Max Dessoir (February 8, 1867 – July 19, 1947), a German philosopher and theorist of aesthetics, was a skeptical student of the occult and an amateur magician who performed for charity as "Edmund W. Rells".

Biography

Dessoir was born in Berlin and earned doctorates from the universities of Berlin (philosophy, 1889) and Würzburg (medicine, 1892). He was a professor at Berlin from 1897 until 1933, when the Nazis forbade him to teach.

In 1889, in an article in the German periodical Sphinx, Dessoir coined the term 'parapsychology' (actually in its German equivalent, 'Parapsychologie'): "If one ... characterizes by para- something going beyond or besides the ordinary, than one could perhaps call the phenomena that step outside the usual process of the inner life parapsychical, and the science dealing with them parapsychology. The word is not nice, yet in my opinion it has the advantage to denote a hitherto unknown fringe area between the average and the pathological states; however, more than the limited value of practical usefulness such neologisms do not demand."

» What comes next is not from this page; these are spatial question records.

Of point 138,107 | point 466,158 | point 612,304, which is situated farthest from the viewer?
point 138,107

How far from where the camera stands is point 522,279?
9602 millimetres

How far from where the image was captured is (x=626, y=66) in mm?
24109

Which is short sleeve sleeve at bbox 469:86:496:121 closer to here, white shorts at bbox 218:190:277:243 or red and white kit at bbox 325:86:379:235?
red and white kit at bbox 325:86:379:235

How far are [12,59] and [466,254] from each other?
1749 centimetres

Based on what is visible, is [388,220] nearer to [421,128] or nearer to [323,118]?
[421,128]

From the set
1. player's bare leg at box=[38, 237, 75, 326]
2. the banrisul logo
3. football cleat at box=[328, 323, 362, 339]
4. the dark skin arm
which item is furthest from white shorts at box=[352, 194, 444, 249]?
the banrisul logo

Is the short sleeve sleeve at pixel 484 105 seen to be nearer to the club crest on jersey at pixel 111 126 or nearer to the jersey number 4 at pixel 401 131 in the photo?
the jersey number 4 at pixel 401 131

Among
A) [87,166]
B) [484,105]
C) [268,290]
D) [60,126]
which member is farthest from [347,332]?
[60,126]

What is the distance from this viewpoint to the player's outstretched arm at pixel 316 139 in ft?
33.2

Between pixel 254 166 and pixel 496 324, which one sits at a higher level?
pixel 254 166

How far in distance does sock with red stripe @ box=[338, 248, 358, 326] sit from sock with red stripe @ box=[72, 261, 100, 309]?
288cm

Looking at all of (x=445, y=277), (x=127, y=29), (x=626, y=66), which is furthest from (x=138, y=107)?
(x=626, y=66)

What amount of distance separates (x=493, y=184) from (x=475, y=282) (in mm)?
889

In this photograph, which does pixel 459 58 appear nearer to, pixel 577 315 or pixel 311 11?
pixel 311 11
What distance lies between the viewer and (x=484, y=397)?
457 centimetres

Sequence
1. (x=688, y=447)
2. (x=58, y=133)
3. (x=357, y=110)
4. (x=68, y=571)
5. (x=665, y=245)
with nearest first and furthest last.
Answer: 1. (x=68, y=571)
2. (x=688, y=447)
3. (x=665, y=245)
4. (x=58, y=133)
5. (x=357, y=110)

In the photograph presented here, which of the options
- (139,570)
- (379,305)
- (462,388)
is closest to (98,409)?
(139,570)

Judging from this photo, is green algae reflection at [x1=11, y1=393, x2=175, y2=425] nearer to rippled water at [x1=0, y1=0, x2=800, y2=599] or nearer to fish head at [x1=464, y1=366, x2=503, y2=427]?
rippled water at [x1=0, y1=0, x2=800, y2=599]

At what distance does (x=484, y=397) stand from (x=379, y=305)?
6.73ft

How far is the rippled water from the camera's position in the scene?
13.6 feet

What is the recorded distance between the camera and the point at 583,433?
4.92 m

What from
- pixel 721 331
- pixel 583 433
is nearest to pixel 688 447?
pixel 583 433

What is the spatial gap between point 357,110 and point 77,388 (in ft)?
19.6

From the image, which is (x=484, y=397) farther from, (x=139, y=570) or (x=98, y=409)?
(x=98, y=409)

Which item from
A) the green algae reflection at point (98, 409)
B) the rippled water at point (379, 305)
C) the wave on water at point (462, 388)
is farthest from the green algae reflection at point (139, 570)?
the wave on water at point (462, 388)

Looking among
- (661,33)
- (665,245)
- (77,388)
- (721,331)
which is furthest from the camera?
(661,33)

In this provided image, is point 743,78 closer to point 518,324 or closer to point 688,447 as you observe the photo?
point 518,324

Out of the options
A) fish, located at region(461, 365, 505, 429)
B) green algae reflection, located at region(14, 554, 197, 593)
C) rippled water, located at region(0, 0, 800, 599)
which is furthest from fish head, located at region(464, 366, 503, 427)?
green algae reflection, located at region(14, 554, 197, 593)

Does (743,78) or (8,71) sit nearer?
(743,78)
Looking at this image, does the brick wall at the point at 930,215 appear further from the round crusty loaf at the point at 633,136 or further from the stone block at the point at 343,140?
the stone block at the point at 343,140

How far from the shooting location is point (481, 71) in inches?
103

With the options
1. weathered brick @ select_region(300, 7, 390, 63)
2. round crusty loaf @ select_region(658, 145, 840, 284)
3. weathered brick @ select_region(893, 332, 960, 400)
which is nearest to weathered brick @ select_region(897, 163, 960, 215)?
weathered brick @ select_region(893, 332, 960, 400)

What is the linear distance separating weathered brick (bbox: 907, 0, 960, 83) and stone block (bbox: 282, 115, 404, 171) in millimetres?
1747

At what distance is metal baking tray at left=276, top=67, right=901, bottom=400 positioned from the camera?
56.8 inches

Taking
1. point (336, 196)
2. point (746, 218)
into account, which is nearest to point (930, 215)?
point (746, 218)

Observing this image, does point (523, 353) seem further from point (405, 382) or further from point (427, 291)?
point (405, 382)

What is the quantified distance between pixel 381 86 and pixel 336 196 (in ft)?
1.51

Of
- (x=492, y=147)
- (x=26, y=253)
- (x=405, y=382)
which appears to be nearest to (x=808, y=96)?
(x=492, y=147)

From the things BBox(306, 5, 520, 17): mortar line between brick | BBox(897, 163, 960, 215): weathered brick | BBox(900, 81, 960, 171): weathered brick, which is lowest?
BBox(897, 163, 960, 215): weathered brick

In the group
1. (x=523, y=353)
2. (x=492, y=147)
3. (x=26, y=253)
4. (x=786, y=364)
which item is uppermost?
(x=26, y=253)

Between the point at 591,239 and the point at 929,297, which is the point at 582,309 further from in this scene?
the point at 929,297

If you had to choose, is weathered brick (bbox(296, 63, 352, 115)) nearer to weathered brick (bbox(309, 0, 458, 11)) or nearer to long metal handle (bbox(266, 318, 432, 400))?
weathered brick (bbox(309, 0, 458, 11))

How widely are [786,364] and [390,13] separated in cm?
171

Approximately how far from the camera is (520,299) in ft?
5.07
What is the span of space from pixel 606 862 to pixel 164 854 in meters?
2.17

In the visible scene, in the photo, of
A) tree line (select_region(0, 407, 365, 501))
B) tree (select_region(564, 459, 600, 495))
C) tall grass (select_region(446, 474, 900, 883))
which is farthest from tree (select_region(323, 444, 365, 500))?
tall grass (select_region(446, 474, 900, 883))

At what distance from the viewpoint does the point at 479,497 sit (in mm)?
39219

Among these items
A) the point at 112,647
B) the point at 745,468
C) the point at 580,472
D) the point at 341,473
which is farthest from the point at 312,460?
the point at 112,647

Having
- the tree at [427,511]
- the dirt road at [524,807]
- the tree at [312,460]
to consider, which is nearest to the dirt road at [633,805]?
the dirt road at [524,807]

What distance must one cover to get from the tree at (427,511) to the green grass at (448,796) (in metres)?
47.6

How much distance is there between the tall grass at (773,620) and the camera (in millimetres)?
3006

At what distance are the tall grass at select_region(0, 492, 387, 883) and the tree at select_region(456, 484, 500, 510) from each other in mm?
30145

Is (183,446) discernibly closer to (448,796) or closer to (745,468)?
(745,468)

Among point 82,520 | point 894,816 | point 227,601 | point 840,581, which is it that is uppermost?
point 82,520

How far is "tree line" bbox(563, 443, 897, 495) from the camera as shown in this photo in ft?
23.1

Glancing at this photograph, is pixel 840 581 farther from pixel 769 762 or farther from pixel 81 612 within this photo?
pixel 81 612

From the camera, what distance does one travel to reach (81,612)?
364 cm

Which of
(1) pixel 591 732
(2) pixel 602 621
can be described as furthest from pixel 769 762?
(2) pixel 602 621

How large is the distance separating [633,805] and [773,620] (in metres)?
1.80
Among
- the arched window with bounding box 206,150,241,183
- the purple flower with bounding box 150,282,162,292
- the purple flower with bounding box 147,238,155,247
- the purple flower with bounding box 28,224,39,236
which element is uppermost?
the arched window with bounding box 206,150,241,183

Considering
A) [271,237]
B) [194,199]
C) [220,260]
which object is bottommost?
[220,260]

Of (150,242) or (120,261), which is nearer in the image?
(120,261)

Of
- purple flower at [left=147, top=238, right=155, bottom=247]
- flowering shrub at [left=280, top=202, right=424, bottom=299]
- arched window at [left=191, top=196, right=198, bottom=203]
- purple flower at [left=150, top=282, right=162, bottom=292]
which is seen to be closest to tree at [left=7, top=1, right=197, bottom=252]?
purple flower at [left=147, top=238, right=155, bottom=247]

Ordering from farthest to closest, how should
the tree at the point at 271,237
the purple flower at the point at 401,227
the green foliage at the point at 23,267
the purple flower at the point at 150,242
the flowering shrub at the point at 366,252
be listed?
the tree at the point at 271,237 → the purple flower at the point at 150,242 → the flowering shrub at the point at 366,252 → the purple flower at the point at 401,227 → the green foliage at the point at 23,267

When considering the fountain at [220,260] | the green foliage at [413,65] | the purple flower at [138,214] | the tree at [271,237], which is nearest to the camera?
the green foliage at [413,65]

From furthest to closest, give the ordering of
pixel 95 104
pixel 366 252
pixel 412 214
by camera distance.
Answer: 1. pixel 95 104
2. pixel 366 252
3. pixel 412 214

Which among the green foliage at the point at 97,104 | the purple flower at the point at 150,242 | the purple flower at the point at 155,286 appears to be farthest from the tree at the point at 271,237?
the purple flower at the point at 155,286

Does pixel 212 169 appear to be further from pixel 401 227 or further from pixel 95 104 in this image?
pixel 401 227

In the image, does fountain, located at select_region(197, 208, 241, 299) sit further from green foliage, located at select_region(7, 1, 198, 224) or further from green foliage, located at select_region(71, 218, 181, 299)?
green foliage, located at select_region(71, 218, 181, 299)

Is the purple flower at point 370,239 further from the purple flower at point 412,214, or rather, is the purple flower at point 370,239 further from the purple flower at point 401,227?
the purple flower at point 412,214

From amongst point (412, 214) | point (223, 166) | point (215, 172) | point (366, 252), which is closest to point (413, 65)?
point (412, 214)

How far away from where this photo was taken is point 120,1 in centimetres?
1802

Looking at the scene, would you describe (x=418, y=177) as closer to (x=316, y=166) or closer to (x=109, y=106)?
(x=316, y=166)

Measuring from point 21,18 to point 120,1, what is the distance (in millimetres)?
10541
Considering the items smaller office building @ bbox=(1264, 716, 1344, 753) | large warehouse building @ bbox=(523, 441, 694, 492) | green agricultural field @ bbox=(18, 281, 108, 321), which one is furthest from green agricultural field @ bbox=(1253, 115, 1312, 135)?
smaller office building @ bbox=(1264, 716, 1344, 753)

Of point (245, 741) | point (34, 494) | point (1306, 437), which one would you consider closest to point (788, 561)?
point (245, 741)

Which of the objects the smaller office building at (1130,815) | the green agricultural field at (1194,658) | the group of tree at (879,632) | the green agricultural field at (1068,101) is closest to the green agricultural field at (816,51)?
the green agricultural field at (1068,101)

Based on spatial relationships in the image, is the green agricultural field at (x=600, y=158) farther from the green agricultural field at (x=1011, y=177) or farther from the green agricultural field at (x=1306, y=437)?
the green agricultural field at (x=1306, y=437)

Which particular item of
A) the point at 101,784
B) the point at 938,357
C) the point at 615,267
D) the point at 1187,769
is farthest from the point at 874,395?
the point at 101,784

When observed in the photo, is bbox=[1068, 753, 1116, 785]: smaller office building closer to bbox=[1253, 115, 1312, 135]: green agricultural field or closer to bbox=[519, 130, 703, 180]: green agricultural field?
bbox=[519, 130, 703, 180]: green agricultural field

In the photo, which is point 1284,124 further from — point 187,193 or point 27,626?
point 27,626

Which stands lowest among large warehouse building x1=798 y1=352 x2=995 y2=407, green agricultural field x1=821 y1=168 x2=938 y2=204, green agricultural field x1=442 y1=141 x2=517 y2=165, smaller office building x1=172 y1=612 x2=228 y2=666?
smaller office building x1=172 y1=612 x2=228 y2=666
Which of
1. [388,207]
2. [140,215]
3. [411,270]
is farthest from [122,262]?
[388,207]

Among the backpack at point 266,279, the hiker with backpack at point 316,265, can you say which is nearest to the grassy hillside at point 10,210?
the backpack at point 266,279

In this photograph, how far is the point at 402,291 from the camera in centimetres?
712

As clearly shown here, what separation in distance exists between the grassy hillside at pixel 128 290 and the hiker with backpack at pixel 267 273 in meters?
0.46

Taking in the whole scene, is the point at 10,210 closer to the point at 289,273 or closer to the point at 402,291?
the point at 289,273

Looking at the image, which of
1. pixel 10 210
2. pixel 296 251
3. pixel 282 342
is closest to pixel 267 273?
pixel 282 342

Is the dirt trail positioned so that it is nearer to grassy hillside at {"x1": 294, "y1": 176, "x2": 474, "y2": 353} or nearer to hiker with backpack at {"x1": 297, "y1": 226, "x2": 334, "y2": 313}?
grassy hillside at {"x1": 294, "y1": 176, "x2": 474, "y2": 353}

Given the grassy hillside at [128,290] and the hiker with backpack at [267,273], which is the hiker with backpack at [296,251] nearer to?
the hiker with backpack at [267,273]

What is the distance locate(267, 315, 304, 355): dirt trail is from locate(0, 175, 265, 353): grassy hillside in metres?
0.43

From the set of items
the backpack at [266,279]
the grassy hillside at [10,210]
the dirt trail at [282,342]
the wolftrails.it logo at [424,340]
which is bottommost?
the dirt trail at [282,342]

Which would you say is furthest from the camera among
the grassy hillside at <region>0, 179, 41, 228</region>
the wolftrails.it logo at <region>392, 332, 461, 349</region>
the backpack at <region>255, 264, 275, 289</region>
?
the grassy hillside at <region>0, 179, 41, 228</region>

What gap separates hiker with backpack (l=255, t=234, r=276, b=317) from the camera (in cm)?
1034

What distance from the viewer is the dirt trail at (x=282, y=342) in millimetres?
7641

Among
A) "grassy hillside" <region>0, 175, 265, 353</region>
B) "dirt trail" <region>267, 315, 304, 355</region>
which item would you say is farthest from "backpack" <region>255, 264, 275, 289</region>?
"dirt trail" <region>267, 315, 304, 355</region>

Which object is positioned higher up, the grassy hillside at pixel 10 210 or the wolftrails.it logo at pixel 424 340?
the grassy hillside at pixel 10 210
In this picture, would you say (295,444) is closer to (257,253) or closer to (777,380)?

Dessoir wrote one of the first analysis on the psychological basis of magical illusions in "Zur Psychologie der Zauberkunst" (as Edmund Rells) in Psychologische Skizzen (1893). An English translation was "The Psychology of Legerdemain" in The Open Court, Vol.7, No. 291 (1893). It was reprinted in H. J. Burlingame's Around the World with a Magician (1896 edition) and also in Burlingame's Herrmann the Magician (1897)[1]



References

  1. DETECTING DECEPTION: A BIBLIOGRAPHY OF COUNTERDECEPTION ACROSS TIME, CULTURES, AND DISCIPLINES by Bart Whaley (2006)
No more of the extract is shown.